Hal ini justru menjadi blunder bagi produk kebijakan Bupati Bintan lewat  Pengumuman Nomor : 800/BKD/435  Tentang Seleksi Ulang Bagi Tenaga Honorer/PTT dan seleksi Bagi Pelamar Umum di Lingkungan Pemerintah Kabupaten Bintan Tahun 2016. Selain Pengumuman ini tidak memiliki dasar landasan hukum yang kuat, yang lebih parah justru pengumuman tersebut bertentangan dengan substansi yang di katakan Bupati Bintan sebagai landasan kebijakannya yaitu UU Nomor 5 Tahun 2014 dan Perbub No 29 Tahun 2016. Baik dalam prosesnya maupun implementasinya yang menuai masalah. Terlebih setelah PP No. 48/2005 pemerintah sudah melarang kepala daerah mengangkat pegawai honorer, selanjutnya Surat Edaran yang dikeluarkan Menteri Dalam Negeri Republik Indonesia nomor 814.1/169/SJ tanggal 10 Januari 2013 yang menegaskan himbauan kepada jajaran pemerintah daerah tentang larangan pengangkatan tenaga honorer, bukannya melakukan perbaikan-perbaikan terhadap produk kebijakan rezim sebelumnya yang mungkin perlu di perbaiki, Bupati Bintan justru membuat kebijakan yang kontraproduktif terhadap arah kebijakan pemerintah pusat.

Selanjutnya jika kita perhatikan UU No 23 Tahun 2014 Tentang Pemerintah Daerah, hal yang paling penting untuk diperhatikan dan disadari setiap decission maker dalam ha ini kepala daerah adalah.,Pasal 250 ayat 1 menyebutkan, Perda dan Perkada sebagaimana dimaksud dalam Pasal 249 ayat 1 dan ayat 3 dilarang bertentangan dengan ketentuan peraturan perundang-undangan yang lebih tinggi, kepentingan umum, dan/atau kesusilaan.kemudian pada ayat selanjutnya yaitu ayat 2 menyebutkan, bertentangan dengan kepentingan umum sebagaimana dimaksud pada ayat 1 meliputi:
a.  Terganggunya kerukunan antarwarga masyarakat;
b.  Terganggunya akses terhadap pelayanan publik;
c.  Terganggunya ketenteraman dan ketertiban umum;
d.
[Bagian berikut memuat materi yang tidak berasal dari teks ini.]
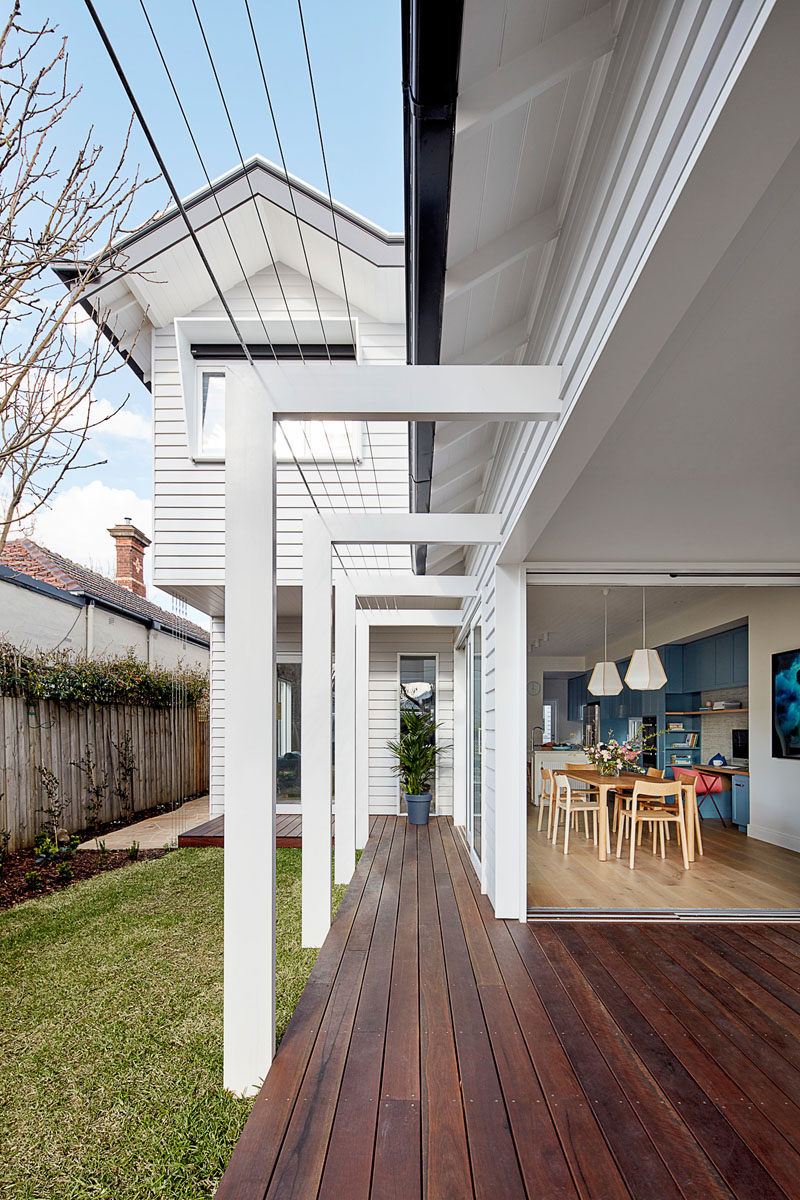 The dining room and the living room of this renovated house, both open up to the yard. A covered wood deck provides additional living space for the family. #Deck #Yard #Landscaping
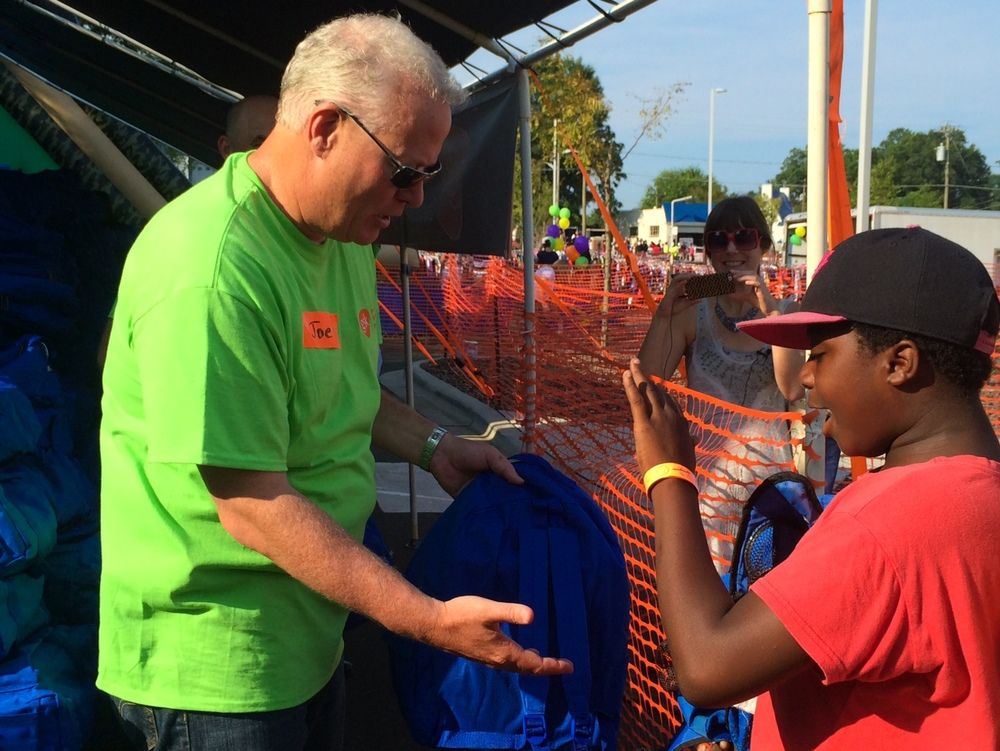GSK's Joe Touey gave out the first backpack of the day. Over 4,397 people were in attendance.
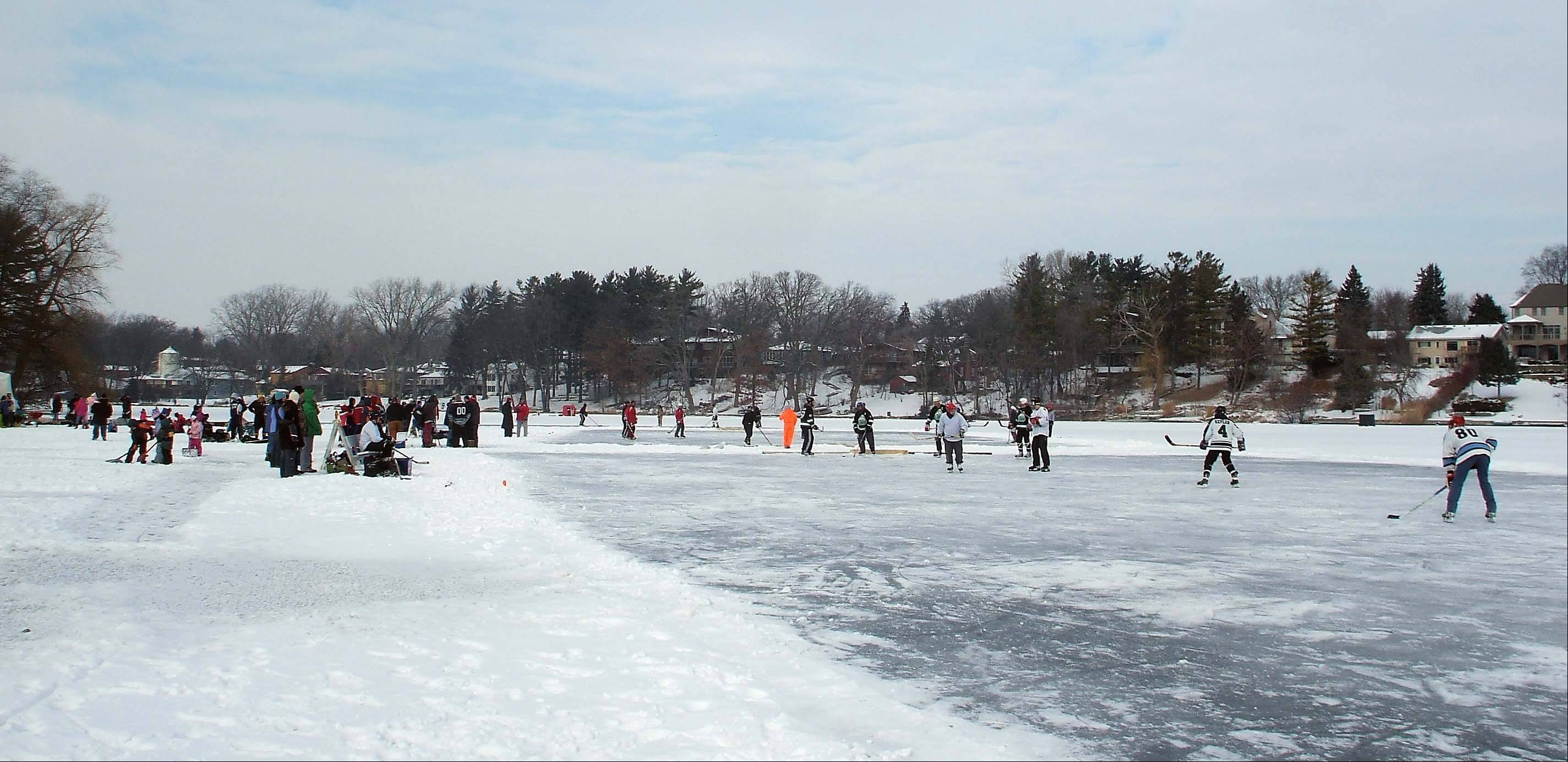 At the first Lake In The Hills pond hockey tourney, public works employees drilled a hole in Woods Creek Lake and pumped water on top of the ice to create two smooth ice rinks.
Terganggunya kegiatan ekonomi untuk meningkatkan kesejahteraan masyarakat; dan/atau
e. Diskriminasi terhadap suku, agama dan kepercayaan, ras, antar-golongan, dan gender.
Pasal 251 ayat 2 menyebutkan , Perda Kabupaten/Kota dan peraturan bupati/wali kota yang bertentangan dengan ketentuan peraturan perundang-undangan yang lebih tinggi, kepentingan umum, dan/atau kesusilaan dibatalkan oleh gubernur sebagai wakil Pemerintah Pusat.

Ketika produk kebijakan Bupati Bintan hari ini berupa Seleksi ulang bagi tenaga PTT/Honorer sudah memenuhi point-point yang dilarang dalam perundang-undangan yaitu pasal 250 ayat 1 dan 2 UU No 23 Tahun 2014 Tentang Pemerintah Daerah. Maka sudah Kewajiban Gubernur untuk mencabut produk kebijakan tersebut yang merupakan turunan dari Perbub Bintan No. 29 tahun 2016 sebagai bentuk penegakan Undang-Undang.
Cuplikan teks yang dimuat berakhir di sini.